● Written problem: Count the lines in the rows below that contain the string "between", matching case exactly, and give only the number.

(Records of spatial reasoning questions)
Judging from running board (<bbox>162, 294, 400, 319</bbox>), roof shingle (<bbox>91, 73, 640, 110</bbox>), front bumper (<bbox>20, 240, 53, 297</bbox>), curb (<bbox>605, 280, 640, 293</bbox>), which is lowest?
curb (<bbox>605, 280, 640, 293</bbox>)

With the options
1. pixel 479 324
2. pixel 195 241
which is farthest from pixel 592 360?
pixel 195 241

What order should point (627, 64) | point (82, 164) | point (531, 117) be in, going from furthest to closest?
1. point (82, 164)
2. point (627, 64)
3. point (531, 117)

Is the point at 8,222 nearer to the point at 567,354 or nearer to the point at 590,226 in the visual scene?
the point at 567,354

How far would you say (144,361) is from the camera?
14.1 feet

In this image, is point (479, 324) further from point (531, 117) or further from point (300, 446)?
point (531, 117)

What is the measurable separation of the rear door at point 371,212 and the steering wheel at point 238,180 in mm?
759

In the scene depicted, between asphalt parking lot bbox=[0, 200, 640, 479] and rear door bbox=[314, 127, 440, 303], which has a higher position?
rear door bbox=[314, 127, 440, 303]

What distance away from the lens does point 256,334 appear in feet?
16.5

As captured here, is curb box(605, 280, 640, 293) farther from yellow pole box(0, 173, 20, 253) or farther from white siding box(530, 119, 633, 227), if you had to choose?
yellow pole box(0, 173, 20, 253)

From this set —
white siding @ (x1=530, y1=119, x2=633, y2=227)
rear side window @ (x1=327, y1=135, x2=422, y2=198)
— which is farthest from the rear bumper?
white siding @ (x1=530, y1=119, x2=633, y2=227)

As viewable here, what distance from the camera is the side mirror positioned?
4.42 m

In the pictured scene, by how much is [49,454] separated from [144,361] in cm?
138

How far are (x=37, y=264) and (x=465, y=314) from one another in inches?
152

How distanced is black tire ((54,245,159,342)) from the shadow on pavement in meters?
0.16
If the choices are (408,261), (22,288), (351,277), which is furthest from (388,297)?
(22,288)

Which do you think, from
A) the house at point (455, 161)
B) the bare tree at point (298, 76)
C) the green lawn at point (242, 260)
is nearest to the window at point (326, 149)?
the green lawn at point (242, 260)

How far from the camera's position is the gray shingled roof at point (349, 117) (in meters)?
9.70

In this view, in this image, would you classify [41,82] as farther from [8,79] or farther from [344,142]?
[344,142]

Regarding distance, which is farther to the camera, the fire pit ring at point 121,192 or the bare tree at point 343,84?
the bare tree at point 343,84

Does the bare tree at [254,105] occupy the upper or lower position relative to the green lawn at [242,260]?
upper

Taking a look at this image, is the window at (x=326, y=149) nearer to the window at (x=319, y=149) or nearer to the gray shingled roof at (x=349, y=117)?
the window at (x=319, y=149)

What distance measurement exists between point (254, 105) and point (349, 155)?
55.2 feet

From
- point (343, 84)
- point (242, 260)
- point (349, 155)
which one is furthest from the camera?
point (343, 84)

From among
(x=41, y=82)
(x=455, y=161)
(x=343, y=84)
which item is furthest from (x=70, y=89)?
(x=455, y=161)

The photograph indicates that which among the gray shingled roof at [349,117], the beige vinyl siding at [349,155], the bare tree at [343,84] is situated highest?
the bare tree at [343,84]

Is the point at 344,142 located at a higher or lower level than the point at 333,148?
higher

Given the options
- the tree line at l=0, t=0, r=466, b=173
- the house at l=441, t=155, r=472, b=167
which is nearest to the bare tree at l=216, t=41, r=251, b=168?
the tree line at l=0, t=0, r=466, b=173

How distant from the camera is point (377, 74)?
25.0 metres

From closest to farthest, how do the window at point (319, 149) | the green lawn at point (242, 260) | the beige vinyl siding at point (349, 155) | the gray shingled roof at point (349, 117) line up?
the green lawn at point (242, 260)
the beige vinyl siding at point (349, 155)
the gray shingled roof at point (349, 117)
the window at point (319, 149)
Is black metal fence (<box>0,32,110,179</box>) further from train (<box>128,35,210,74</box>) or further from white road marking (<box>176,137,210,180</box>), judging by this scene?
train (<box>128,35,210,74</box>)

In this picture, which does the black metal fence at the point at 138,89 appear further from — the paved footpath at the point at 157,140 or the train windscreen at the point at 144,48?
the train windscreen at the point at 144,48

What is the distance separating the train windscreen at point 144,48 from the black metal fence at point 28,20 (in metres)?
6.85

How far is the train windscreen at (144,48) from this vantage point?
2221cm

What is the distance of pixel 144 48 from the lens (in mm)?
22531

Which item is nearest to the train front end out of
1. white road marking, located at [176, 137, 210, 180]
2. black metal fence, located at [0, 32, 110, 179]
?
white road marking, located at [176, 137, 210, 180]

● Exercise output: 2